> EXCERPT PROVIDED
Was Amazon scamming or searching for its HQ2 location?

Discussion
Amazon's Seattle Campus - Photo: Amazon
Nov 03, 2017

Knowledge@Wharton staff

Presented here for discussion is a summary of a current article published with permission from Knowledge@Wharton, the online research and business analysis journal of the Wharton School of the University of Pennsylvania.

If by announcing a search for a second headquarters Amazon.com intended to play one city against another and generate millions of dollars in free publicity, it has worked. Many observers believe Amazon has long known where it wants to be — or at least has never seriously considered more than two or three specific sites — since there are no more than a handful of cities that fit the requisite criteria.

What matters to Amazon are many of the same things that matter to many other companies.

“For most businesses, the issue of location choice now is driven by labor: Will we be able to attract the white collar skills we need?” said Peter Cappelli, director of Wharton’s School’s Center for Human Resources. “For unskilled or semi-skilled jobs, will we be able to get it at a price we want to pay? No business goes to the Silicon Valley or New York City because it is cheap; they go because of the labor supply.”

> GIVEN TASK 1
Quote the article on Amazon's HQ2 search above in full, word for word.

> DATA SHOWN
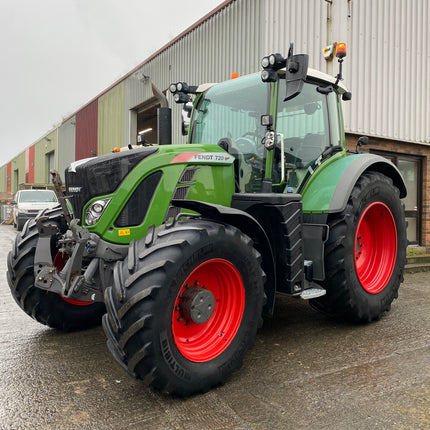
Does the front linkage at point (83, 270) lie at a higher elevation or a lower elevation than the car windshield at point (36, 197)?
lower

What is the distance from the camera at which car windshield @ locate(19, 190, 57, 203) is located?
52.0 ft

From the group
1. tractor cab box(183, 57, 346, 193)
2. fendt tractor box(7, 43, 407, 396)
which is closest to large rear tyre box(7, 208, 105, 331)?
fendt tractor box(7, 43, 407, 396)

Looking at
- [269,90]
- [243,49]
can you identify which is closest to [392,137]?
[243,49]

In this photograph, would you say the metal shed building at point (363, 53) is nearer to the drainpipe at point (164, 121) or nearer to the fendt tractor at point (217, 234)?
the fendt tractor at point (217, 234)

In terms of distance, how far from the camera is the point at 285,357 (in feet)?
10.4

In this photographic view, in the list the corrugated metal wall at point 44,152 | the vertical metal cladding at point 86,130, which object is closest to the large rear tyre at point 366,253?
the vertical metal cladding at point 86,130

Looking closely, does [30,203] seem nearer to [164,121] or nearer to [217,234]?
[164,121]

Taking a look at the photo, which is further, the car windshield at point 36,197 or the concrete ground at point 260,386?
the car windshield at point 36,197

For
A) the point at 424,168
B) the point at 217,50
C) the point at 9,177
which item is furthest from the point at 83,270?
the point at 9,177

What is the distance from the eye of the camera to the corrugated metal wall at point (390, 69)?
303 inches

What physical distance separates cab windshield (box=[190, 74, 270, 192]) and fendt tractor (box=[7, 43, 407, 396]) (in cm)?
1

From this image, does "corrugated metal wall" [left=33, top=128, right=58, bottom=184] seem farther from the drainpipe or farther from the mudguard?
the mudguard

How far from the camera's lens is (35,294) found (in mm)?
3449

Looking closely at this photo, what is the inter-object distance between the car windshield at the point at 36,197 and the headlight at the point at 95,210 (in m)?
13.8
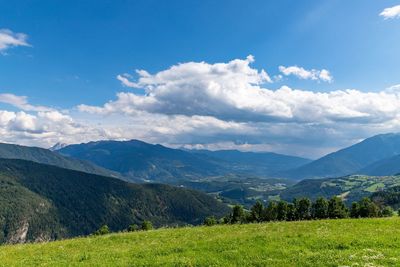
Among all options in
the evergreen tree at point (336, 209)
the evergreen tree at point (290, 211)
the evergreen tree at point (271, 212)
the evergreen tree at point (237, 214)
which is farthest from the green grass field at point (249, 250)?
the evergreen tree at point (237, 214)

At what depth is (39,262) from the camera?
2331cm

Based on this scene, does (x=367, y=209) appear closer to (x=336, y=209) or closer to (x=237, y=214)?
(x=336, y=209)

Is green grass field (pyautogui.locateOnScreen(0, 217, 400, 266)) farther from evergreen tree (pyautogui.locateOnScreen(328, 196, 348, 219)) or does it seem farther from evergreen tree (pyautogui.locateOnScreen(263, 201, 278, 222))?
evergreen tree (pyautogui.locateOnScreen(263, 201, 278, 222))

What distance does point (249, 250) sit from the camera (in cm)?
2214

> GIVEN TASK 2
How many lines in the entries above contain the string "fendt", counting only matches with the same case? Reply with the number only.

> WRITTEN ANSWER 1
Was Amazon scamming or searching for its HQ2 location?

Discussion
Amazon's Seattle Campus - Photo: Amazon
Nov 03, 2017

Knowledge@Wharton staff

Presented here for discussion is a summary of a current article published with permission from Knowledge@Wharton, the online research and business analysis journal of the Wharton School of the University of Pennsylvania.

If by announcing a search for a second headquarters Amazon.com intended to play one city against another and generate millions of dollars in free publicity, it has worked. Many observers believe Amazon has long known where it wants to be — or at least has never seriously considered more than two or three specific sites — since there are no more than a handful of cities that fit the requisite criteria.

What matters to Amazon are many of the same things that matter to many other companies.

“For most businesses, the issue of location choice now is driven by labor: Will we be able to attract the white collar skills we need?” said Peter Cappelli, director of Wharton’s School’s Center for Human Resources. “For unskilled or semi-skilled jobs, will we be able to get it at a price we want to pay? No business goes to the Silicon Valley or New York City because it is cheap; they go because of the labor supply.”

> WRITTEN ANSWER 2
5